Water Quality: Mapping the Opportunity

Water Quality: Mapping the Opportunity

 

BNIM’s practice is rooted in the discovery of innovative solutions at varying scales of the built environment, including the rural landscape. Through critical analysis and continual evaluation, we apply data-driven solutions to complex challenges. Recently, we have employed this approach to conceptualize an implementable solution to solve one of today’s toughest challenges — the depletion of water quality.

Nutrient (pollution) reduction due to agricultural field runoff is a leading cause of dead zones in our rivers, lakes, and oceans. Broad nutrient reduction strategies have been attempted, but do not account for the drastic variation of terrain across the United States. Instead, what if a landowner could have the ability to tailor a personalized, site-specific solution that is completely different than a neighbor just a mile down the road?

Technology can facilitate this comprehensive, individualized solution in the form of a web-based mapping tool.

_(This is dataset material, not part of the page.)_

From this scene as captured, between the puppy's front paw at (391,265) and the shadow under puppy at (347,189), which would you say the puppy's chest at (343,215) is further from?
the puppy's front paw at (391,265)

This tool can pull from the following existing GIS databases:

  • Land Use
  • Waterways
  • Topography/LiDAR
  • Soil Type
  • Drainage Tile


Agriculture drainage tile, installed prior to tile mapping, can now be mapped using aerial photography that is properly timed as large watersheds drain following heavy rains.

Access to landscape characteristics is further enhanced by ongoing water quality research. The University of Iowa, in particular, maps the real-time pollution levels of Iowa’s rivers through a vast network of sensors. This data provides a proactive opportunity to identify and address problem areas upstream, and then monitor the same water downstream in order to determine the effectiveness of pollution prevention methods.



The Iowa Water Quality Information System has a vast network of monitoring devices, which provides real-time data for nutrient runoff levels in Iowa’s waterways.

A mapping tool, using the research and databases identified above, provides the missing link between the general solution and the specific implementation. This tool can efficiently calculate the amount and location of land area to devote to nutrient reduction strategies. When further informed by regional averages for fertilizer, yield, and crop prices per acre, it can even efficiently identify acres to remove from production and strategies to implement in those locations (i.e., energy crops, riparian buffers).



By locating their property and planting region on a web-based mapping tool, a landowner could receive a personalized nutrient reduction strategy with associated initial costs and crop production impact, while also tracking nutrient runoff reduction.

With limited natural resource budgets nationwide, we must be efficient in allocating funds and land use to create nutrient reduction strategies. A single, broad strategy will not solve the problem. Thoughtful, data-driven strategies will create the catalytic change needed to transform our waterways.